Collect every line in the material below that contains the string "vertical". Treat uppercase and lowercase letters as different.

▬▬▬▬▬▬

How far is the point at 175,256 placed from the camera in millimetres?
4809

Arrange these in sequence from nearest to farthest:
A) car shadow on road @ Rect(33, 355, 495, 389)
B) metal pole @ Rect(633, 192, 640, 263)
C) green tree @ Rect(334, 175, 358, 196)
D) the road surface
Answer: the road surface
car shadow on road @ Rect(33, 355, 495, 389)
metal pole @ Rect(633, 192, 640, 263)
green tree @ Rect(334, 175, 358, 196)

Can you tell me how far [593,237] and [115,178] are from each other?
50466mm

▬▬▬▬▬▬

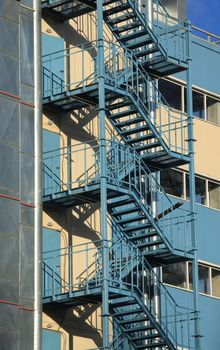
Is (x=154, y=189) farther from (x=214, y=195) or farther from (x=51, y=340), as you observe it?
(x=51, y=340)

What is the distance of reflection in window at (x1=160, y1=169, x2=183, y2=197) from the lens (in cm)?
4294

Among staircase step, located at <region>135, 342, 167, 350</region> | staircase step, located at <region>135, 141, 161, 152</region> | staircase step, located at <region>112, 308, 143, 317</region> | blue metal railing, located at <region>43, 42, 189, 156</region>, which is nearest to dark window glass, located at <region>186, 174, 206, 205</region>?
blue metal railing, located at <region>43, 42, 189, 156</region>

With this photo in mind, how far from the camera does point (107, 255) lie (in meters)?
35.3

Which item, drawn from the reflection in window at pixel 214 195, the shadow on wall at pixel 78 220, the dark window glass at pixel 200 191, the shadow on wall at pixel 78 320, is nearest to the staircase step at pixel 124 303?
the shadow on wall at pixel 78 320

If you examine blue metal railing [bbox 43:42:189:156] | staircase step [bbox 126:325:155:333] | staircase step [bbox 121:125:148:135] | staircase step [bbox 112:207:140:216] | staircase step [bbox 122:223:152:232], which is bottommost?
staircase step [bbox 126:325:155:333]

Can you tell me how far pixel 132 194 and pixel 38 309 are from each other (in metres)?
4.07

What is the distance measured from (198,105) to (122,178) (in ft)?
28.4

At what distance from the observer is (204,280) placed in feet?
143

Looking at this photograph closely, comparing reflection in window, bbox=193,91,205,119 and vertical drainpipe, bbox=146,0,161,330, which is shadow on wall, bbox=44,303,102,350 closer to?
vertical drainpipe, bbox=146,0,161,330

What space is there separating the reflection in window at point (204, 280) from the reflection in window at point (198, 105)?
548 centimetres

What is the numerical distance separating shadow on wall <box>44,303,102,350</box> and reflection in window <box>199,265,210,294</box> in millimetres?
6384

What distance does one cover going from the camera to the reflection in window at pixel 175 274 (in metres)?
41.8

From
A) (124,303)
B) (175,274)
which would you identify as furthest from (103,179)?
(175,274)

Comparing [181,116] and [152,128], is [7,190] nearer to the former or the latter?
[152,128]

▬▬▬▬▬▬

* Task output
Looking at this photograph closely, comparing reflection in window, bbox=193,91,205,119 and vertical drainpipe, bbox=146,0,161,330, which is shadow on wall, bbox=44,303,102,350 closer to?
vertical drainpipe, bbox=146,0,161,330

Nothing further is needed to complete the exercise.